Zu erledigende Aufgaben:
1 > Übertragen Sie aus dem Text zum betrieblichen Eingliederungsmanagement den Satz „Die Zustimmung und Beteiligung des Arbeitnehmers sind zentrale Voraussetzung des Verfahrens.“ ins Englische.
2 > Führen Sie den Text zum betrieblichen Eingliederungsmanagement nach seinem letzten Satz weiter.

Gezeigter Textauszug:
◇ ◇ ◇
6. Muss der Arbeitnehmer teilnehmen?

Nein. Die Zustimmung und Beteiligung des Arbeitnehmers sind zentrale Voraussetzung des Verfahrens. Ohne seine ausdrückliche Zustimmung dürfen andere Stellen nicht über die Krankheit etc. informiert werden. Verweigert der Arbeitnehmer auch nach ausdrücklicher Aufforderung und ordnungsgemäßer Belehrung jede Beteiligung, endet die Pflicht des Arbeitgebers zur Durchführung des betrieblichen Eingliederungsmanagements.
◇ ◇ ◇
Bereitgestelltes Material:
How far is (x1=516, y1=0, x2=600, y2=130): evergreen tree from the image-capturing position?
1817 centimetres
◇ ◇ ◇
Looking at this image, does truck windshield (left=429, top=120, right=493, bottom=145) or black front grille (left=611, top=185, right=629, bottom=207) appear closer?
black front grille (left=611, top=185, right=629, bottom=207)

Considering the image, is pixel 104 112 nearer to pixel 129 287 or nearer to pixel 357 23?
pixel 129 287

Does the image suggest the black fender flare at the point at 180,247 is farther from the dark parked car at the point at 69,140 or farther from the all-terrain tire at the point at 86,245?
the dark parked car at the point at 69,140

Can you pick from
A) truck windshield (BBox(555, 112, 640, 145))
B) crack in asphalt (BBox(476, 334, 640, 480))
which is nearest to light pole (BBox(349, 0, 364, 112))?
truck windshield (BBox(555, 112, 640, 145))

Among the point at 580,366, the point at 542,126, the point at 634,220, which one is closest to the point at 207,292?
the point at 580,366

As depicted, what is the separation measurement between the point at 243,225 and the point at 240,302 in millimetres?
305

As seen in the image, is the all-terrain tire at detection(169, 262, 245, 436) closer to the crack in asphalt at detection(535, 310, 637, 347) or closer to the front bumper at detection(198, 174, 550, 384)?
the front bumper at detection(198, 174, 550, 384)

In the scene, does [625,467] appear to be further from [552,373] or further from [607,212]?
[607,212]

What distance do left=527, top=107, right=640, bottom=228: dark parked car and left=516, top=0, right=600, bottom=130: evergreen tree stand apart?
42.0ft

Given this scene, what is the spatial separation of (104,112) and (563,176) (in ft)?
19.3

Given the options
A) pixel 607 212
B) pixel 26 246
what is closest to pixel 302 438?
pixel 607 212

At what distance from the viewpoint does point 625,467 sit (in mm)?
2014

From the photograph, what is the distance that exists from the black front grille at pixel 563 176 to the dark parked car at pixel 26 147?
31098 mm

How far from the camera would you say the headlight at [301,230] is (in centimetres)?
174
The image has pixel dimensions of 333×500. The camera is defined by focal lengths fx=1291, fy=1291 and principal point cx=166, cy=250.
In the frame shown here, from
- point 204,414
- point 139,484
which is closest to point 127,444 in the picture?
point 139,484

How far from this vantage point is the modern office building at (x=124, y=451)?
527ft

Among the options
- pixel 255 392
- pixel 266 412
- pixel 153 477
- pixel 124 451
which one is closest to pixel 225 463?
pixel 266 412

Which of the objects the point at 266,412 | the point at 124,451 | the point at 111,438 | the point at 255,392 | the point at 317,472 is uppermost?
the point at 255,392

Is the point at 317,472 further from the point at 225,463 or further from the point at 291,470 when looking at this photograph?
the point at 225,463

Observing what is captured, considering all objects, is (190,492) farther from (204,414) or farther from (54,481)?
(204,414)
◇ ◇ ◇
Ergebnisse je Aufgabe:
1 > The employee's consent and participation are a central prerequisite of the procedure.

2 >
Die Ablehnung des Arbeitnehmers hat unter Umständen zur Folge, dass der Arbeitgeber schneller zur Kündigung greift. Vor Gericht muss dann eher der Arbeitnehmer beweisen, dass er leidensgerecht hätte weiterbeschäftigt werden können. Beteiligt er sich hingegen am BEM, besteht zumindest die Chance, dass die Arbeitsbedingungen sich bessern. Außerdem kann er schwere Mängel am BEM rügen, wenn der Arbeitgeber sich nicht ernsthaft mit Eingliederungsmaßnahmen auseinandersetzt. Dann liegt die Beweislast wieder beim Arbeitgeber.

7. Darf der Arbeitgeber ohne betriebliches Eingliederungsmanagement nicht kündigen?

Das Gesetz sieht erstmal keine Sanktionen vor, wenn der Arbeitgeber das betriebliche Eingliederungsmanagement nicht durchführt. Es erhöht sich vor Gericht aber die Darlegungslast des „säumigen“ Arbeitgebers. Der Arbeitgeber muss dann aufwändig beweisen, dass er keine Möglichkeiten hat, den Arbeitnehmer leidensgerecht zu beschäftigen.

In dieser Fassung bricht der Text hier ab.